Exploratory Analysis Round 2

Now that we have looked at the data on an unfiltered way, we now take into account information we know about the data. For example, the channels, channel types, proteins we know.

Reference: http://www.nature.com/articles/sdata201446

Co-localization: "Examining the cross-correlations at small 2d shifts between images reveals that pairs of antibodies which are expected to colocalize within either pre- or postsynaptic compartments (for example, Synapsin1 and vGluT1 or PSD95 and GluR2, respectively) have sharp peaks of correlation, while pairs of antibodies which represent associated pre- and postsynaptic compartments (for example, Synapsin1 and PSD95) have broader, more diffuse cross-correlation peaks"


In [6]:
# Import Necessary Libraries
import numpy as np
import os, csv, json

from matplotlib import *
from matplotlib import pyplot as plt

from mpl_toolkits.mplot3d import Axes3D
import scipy
from scipy.cluster.hierarchy import dendrogram, linkage
from sklearn.neighbors import KernelDensity

# pretty charting
import seaborn as sns
sns.set_palette('muted')
sns.set_style('darkgrid')

%matplotlib inline

In [2]:
# channel = ['Synap','Synap','VGlut1','VGlut1','VGlut2','Vglut3',
#            'psd','glur2','nmdar1','nr2b','gad','VGAT', 'PV','Gephyr',
#            'GABAR1','GABABR','CR1','5HT1A', 'NOS','TH','VACht',
#            'Synapo','tubuli','DAPI']

channel = ['Synap_01','Synap_02','VGlut1_01','VGlut1_02','VGlut2','Vglut3',
           'psd','glur2','nmdar1','nr2b','gad','VGAT', 'PV','Gephyr',
           'GABAR1','GABABR','CR1','5HT1A', 'NOS','TH','VACht',
           'Synapo','tubuli','DAPI']

channeltype = ['ex.pre','ex.pre','ex.pre','ex.pre','ex.pre','in.pre.small', 
               'ex.post','ex.post','ex.post','ex.post','in.pre','in.pre', 
               'in.pre','in.post','in.post','in.post','in.pre.small','other',
               'ex.post','other','other','ex.post','none','none']
print channel
print channeltype


['Synap_01', 'Synap_02', 'VGlut1_01', 'VGlut1_02', 'VGlut2', 'Vglut3', 'psd', 'glur2', 'nmdar1', 'nr2b', 'gad', 'VGAT', 'PV', 'Gephyr', 'GABAR1', 'GABABR', 'CR1', '5HT1A', 'NOS', 'TH', 'VACht', 'Synapo', 'tubuli', 'DAPI']
['ex.pre', 'ex.pre', 'ex.pre', 'ex.pre', 'ex.pre', 'in.pre.small', 'ex.post', 'ex.post', 'ex.post', 'ex.post', 'in.pre', 'in.pre', 'in.pre', 'in.post', 'in.post', 'in.post', 'in.pre.small', 'other', 'ex.post', 'other', 'other', 'ex.post', 'none', 'none']

In [3]:
# load in volume data
list_of_locations = []
with open('data/synapsinR_7thA.tif.Pivots.txt') as file:
    for line in file:
        inner_list = [float(elt.strip()) for elt in line.split(',')]
        
        # create list of features
        list_of_locations.append(inner_list)

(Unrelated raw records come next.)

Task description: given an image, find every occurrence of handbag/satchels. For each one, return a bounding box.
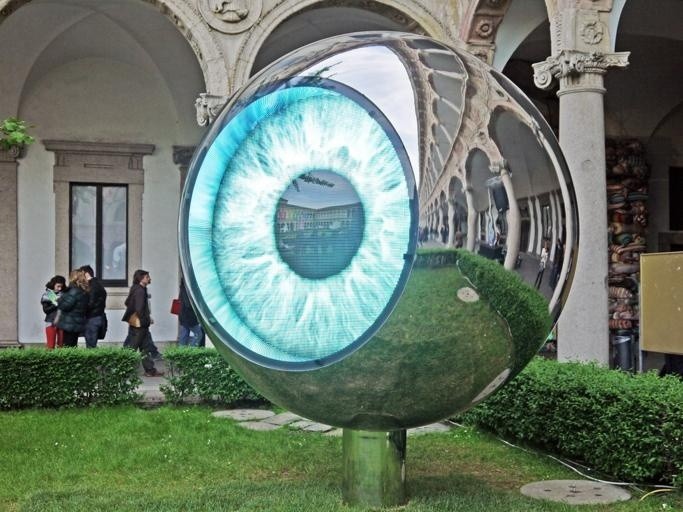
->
[171,299,182,314]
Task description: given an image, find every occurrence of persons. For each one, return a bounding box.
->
[417,224,464,249]
[534,239,550,290]
[548,239,575,297]
[40,265,108,348]
[121,270,166,377]
[144,272,164,362]
[178,278,204,348]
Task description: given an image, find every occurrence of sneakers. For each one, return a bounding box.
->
[153,353,165,361]
[144,369,165,377]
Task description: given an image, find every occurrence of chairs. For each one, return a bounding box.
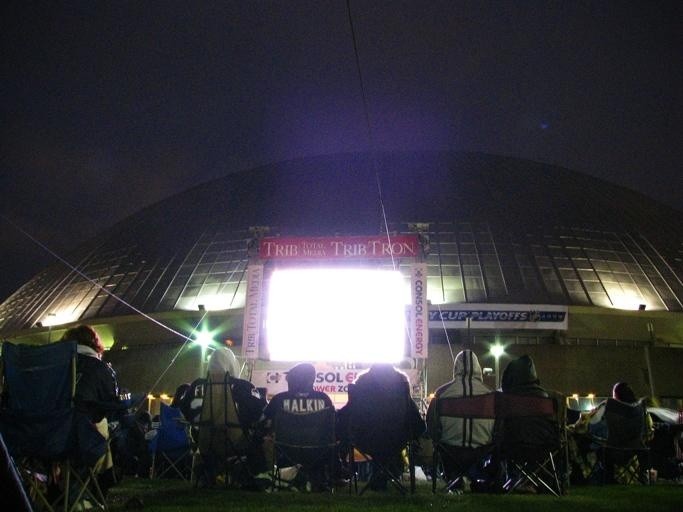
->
[2,340,112,511]
[148,385,653,495]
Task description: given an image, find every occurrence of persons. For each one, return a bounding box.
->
[56,325,133,504]
[109,346,683,497]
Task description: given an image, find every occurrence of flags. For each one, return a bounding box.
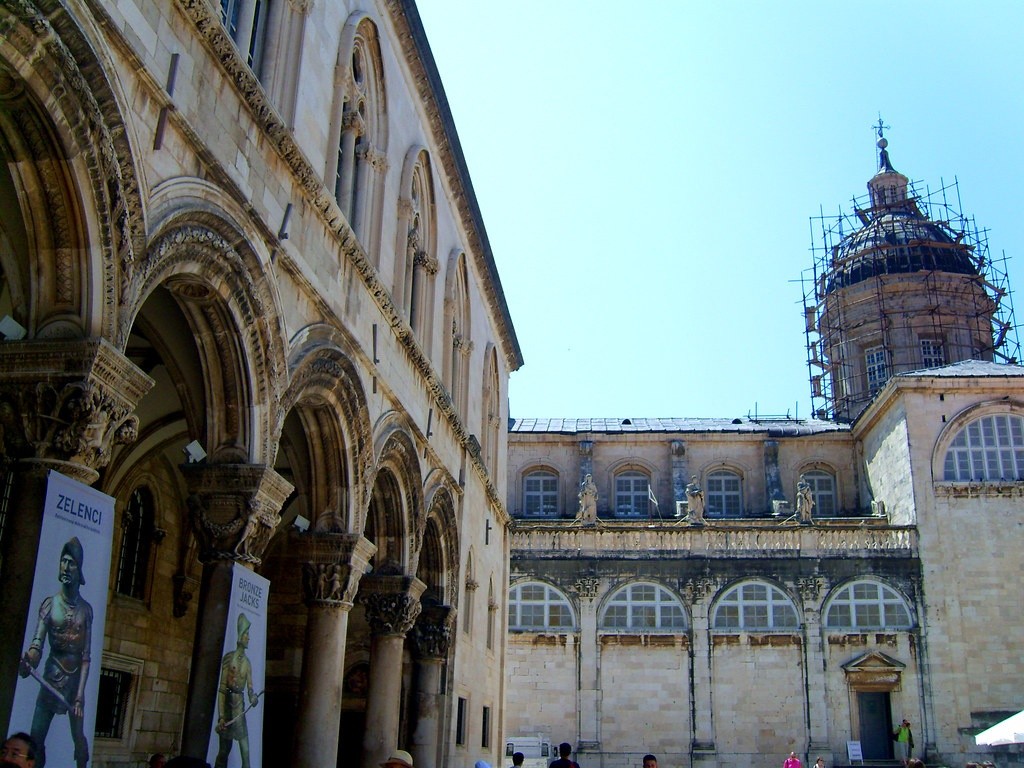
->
[649,489,658,505]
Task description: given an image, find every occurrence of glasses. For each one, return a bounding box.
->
[0,750,33,760]
[819,760,823,761]
[904,723,906,724]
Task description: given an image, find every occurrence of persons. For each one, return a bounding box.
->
[215,613,258,768]
[797,475,812,522]
[149,753,165,768]
[379,750,414,768]
[966,761,996,768]
[20,537,94,768]
[813,755,827,768]
[684,475,705,523]
[643,755,657,768]
[894,719,914,767]
[578,474,598,524]
[783,752,803,768]
[475,760,492,768]
[0,732,44,768]
[549,743,580,768]
[906,758,926,768]
[510,752,525,768]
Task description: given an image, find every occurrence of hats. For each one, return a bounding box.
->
[378,750,414,768]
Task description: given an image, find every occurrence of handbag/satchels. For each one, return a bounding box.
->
[893,725,901,741]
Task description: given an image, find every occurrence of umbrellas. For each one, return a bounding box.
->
[975,710,1024,746]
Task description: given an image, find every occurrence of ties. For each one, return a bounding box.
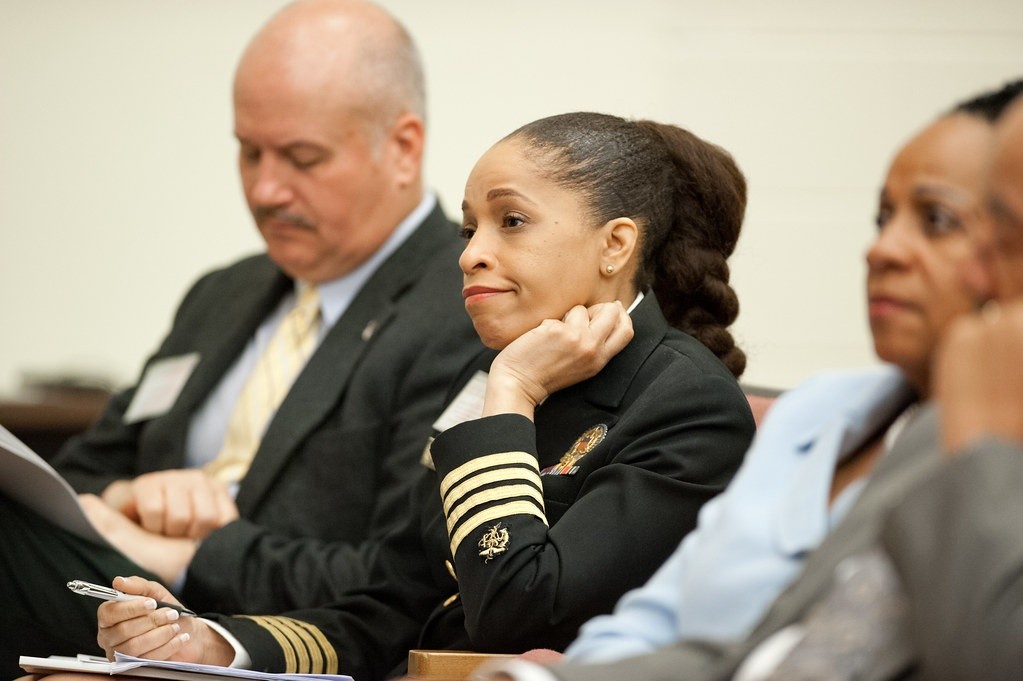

# conver to a numpy matrix
list_of_locations = np.array(list_of_locations)

In [3]:
#### RUN AT BEGINNING AND TRY NOT TO RUN AGAIN - TAKES WAY TOO LONG ####
# write new list_of_features to new txt file
csvfile = "data_normalized/shortenedFeatures_normalized.txt"

# load in the feature data
list_of_features = []
with open(csvfile) as file:
    for line in file:
        inner_list = [float(elt.strip()) for elt in line.split(',')]
        
        # create list of features
        list_of_features.append(inner_list)

# conver to a numpy matrix
list_of_features = np.array(list_of_features)

In [5]:
# for i in range(0, len(list_of_locations)):
print min(list_of_locations[:,0]), " ", max(list_of_locations[:,0])
print min(list_of_locations[:,1]), " ", max(list_of_locations[:,1])
print min(list_of_locations[:,2]), " ", max(list_of_locations[:,2])

print abs(min(list_of_locations[:,0]) - max(list_of_locations[:,0]))
print abs(min(list_of_locations[:,1]) - max(list_of_locations[:,1]))
print abs(min(list_of_locations[:,2]) - max(list_of_locations[:,2]))


28.0   1513.0
23.0   12980.0
2.0   40.0
1485.0
12957.0
38.0

In [4]:
# Make a feature dictionary for all the different protein expressions
features = {}
for idx, chan in enumerate(channel):
    indices = [0+idx, 24+idx, 48+idx, 72+idx]
    features[chan] = list_of_features[:,indices]
    
print "The number of protein expressions are:"
print "This number should be 24: ", len(features.keys())


The number of protein expressions are:
This number should be 24:  24

In [ ]:
# 
print "The number of unique channel types are: ", len(np.unique(channeltype))
print np.unique(channeltype)


The number of unique channel types are:  7
['ex.post' 'ex.pre' 'in.post' 'in.pre' 'in.pre.small' 'none' 'other']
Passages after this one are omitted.